3.7 KiB
3.7 KiB
summary, read_when
| summary | read_when | |
|---|---|---|
| Voice wake and push-to-talk modes plus routing details in the mac app |
|
Voice Wake & Push-to-Talk
Updated: 2025-12-23 · Owners: mac app
Modes
- Wake-word mode (default): always-on Speech recognizer waits for trigger tokens (
swabbleTriggerWords). On match it starts capture, shows the overlay with partial text, and auto-sends after silence. - Push-to-talk (Right Option hold): hold the right Option key to capture immediately—no trigger needed. The overlay appears while held; releasing finalizes and forwards after a short delay so you can tweak text.

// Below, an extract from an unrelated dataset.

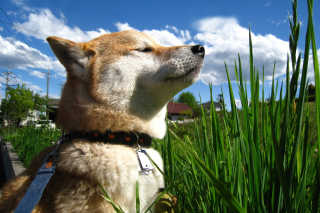 Akita Inu Dog Picture for Android, iPhone and iPad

Runtime behavior (wake-word)
- Speech recognizer lives in
VoiceWakeRuntime. - Trigger only fires when there’s a meaningful pause between the wake word and the next word (~0.45s gap).
- Silence windows: 2.0s when speech is flowing, 5.0s if only the trigger was heard.
- Hard stop: 120s to prevent runaway sessions.
- Debounce between sessions: 350ms.
- Overlay is driven via
VoiceWakeOverlayControllerwith committed/volatile coloring. - After send, recognizer restarts cleanly to listen for the next trigger.
Lifecycle invariants
- If Voice Wake is enabled and permissions are granted, the wake-word recognizer should be listening (except during an explicit push-to-talk capture).
- Overlay visibility (including manual dismiss via the X button) must never prevent the recognizer from resuming.
Sticky overlay failure mode (previous)
Previously, if the overlay got stuck visible and you manually closed it, Voice Wake could appear “dead” because the runtime’s restart attempt could be blocked by overlay visibility and no subsequent restart was scheduled.
Hardening:
- Wake runtime restart is no longer blocked by overlay visibility.
- Overlay dismiss completion triggers a
VoiceWakeRuntime.refresh(...)viaVoiceSessionCoordinator, so manual X-dismiss always resumes listening.
Push-to-talk specifics
- Hotkey detection uses a global
.flagsChangedmonitor for right Option (keyCode 61+.option). We only observe events (no swallowing). - Capture pipeline lives in
VoicePushToTalk: starts Speech immediately, streams partials to the overlay, and callsVoiceWakeForwarderon release. - When push-to-talk starts we pause the wake-word runtime to avoid dueling audio taps; it restarts automatically after release.
- Permissions: requires Microphone + Speech; seeing events needs Accessibility/Input Monitoring approval.
- External keyboards: some may not expose right Option as expected—offer a fallback shortcut if users report misses.
User-facing settings
- Voice Wake toggle: enables wake-word runtime.
- Hold Cmd+Fn to talk: enables the push-to-talk monitor. Disabled on macOS < 26.
- Language & mic pickers, live level meter, trigger-word table, tester.
- Sounds: chimes on trigger detect and on send; defaults to the macOS “Glass” system sound. You can pick any
NSSound-loadable file (e.g. MP3/WAV/AIFF) for each event or choose No Sound.
Forwarding behavior
- When Voice Wake is enabled, transcripts are forwarded to the active gateway/agent (the same local vs remote mode used by the rest of the mac app).
- Replies are delivered to the last-used main surface (WhatsApp/Telegram/Discord/WebChat). If delivery fails, the error is logged and the run is still visible via WebChat/session logs.
Forwarding payload
VoiceWakeForwarder.prefixedTranscript(_:)prepends the machine hint before sending. Shared between wake-word and push-to-talk paths.
Quick verification
- Toggle push-to-talk on, hold Cmd+Fn, speak, release: overlay should show partials then send.
- While holding, menu-bar ears should stay enlarged (uses
triggerVoiceEars(ttl:nil)); they drop after release.